§ Tareas
• A. Reproduce textualmente el pasaje del hilo sobre el probador de MOSFET que va desde "## Barry Lyndon" hasta "(Nov 28, 2010)".
• B. Enumera todos los nombres de usuario del foro que figuran en el hilo sobre el probador de MOSFET.

§ Fragmento proporcionado

Arme el segundo y no sirve, se calienta el integrado y los leds no encienden


----------



## Barry Lyndon (Oct 12, 2009)

Livestrong,hace un tiempo atras lei los post de 02 experimentados tecnicos de Sist.Audio/Video que armaron el 2do.Probador que expones(comunidadelectronicos)y se declaran satisfechos de sus resultados.¿Es posible que hayas cometido algun error involuntario en su conexionado? Te doy el link de los post que te he comentado,para que retomes la confianza, corrobores por ti mismo y hagas una exaustiva revision del tuyo: http://www.tecnicosaurios.com/foro/viewtopic.php?f=35&t=3192&hilit=probador+mosfet El probador y sus detalles de operacion se encuentra en: http://www.comunidadelectronicos.com/proyectos/probador-mosfet.htm En el cual se advierte que C1 no debe ser mayor que 10uF,pues,incidirian sobre el ''altas ctes.de fuga'' haciendo que se comporte como un corto-cicuito sin lograr cargarse.-


----------



## ilcapo (Nov 28, 2010)

Registros de relaciones espaciales:

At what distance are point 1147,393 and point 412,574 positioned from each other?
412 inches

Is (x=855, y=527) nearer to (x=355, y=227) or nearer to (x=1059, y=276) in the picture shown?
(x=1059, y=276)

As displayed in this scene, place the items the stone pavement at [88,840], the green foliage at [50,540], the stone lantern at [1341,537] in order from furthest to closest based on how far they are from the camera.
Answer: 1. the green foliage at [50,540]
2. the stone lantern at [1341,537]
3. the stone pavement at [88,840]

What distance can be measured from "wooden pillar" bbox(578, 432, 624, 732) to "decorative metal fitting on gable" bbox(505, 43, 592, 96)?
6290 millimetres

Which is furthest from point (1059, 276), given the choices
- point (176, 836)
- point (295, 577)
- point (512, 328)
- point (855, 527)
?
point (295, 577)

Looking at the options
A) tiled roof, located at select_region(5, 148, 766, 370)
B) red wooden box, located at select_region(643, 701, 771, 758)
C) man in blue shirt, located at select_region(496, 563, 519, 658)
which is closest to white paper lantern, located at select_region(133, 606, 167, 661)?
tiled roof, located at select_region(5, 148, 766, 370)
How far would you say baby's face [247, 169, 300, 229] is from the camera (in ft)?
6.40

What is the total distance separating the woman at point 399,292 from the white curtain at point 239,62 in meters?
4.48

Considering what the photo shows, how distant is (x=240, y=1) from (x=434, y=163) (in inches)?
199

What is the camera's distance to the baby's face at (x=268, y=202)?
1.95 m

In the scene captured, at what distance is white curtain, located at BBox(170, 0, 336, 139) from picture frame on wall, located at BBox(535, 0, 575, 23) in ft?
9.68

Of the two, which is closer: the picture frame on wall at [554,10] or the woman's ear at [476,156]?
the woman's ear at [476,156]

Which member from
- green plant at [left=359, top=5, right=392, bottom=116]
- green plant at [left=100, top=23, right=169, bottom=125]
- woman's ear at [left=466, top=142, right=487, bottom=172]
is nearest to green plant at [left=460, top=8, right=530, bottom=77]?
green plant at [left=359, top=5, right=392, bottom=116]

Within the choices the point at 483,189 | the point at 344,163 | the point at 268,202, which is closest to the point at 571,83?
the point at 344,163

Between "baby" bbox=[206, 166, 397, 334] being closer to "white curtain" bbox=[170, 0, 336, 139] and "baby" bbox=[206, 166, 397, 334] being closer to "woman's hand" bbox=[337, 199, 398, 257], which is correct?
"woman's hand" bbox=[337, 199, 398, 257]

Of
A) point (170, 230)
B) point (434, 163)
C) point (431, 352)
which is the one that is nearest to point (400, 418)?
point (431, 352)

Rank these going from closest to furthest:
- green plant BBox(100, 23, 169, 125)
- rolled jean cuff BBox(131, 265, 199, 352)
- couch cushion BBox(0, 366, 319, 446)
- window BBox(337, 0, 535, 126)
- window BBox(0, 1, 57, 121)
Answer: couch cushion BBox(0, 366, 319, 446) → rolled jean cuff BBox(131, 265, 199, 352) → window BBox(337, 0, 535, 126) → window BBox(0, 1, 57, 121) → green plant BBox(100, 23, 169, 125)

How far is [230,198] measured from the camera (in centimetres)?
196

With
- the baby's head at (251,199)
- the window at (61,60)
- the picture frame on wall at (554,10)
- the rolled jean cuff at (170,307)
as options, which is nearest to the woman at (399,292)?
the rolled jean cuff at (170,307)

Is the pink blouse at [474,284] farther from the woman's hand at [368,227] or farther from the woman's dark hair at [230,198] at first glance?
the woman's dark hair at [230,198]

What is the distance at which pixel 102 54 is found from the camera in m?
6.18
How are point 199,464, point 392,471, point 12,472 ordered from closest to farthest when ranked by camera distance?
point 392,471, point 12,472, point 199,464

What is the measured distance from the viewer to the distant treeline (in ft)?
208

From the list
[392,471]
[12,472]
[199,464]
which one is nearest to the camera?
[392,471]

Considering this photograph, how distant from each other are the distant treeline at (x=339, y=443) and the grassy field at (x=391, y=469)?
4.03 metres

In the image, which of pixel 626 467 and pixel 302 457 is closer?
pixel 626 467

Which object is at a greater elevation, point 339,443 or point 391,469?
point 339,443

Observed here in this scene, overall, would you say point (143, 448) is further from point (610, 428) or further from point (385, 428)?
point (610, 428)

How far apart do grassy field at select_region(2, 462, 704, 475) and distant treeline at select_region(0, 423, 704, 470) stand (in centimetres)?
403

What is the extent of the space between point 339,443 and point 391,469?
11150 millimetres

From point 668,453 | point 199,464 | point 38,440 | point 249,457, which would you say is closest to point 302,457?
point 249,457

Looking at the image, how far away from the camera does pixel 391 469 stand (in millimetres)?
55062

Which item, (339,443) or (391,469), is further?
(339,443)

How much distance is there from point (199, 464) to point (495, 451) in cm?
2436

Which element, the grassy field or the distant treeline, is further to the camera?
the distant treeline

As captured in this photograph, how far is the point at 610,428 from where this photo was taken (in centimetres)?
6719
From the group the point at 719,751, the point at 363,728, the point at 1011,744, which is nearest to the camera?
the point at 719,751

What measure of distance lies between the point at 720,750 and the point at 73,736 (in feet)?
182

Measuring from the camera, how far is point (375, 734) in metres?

§ Respuestas
• A.
## Barry Lyndon (Oct 12, 2009)

Livestrong,hace un tiempo atras lei los post de 02 experimentados tecnicos de Sist.Audio/Video que armaron el 2do.Probador que expones(comunidadelectronicos)y se declaran satisfechos de sus resultados.¿Es posible que hayas cometido algun error involuntario en su conexionado? Te doy el link de los post que te he comentado,para que retomes la confianza, corrobores por ti mismo y hagas una exaustiva revision del tuyo: http://www.tecnicosaurios.com/foro/viewtopic.php?f=35&t=3192&hilit=probador+mosfet El probador y sus detalles de operacion se encuentra en: http://www.comunidadelectronicos.com/proyectos/probador-mosfet.htm En el cual se advierte que C1 no debe ser mayor que 10uF,pues,incidirian sobre el ''altas ctes.de fuga'' haciendo que se comporte como un corto-cicuito sin lograr cargarse.-


----------



## ilcapo (Nov 28, 2010)

• B. Barry Lyndon, Livestrong, ilcapo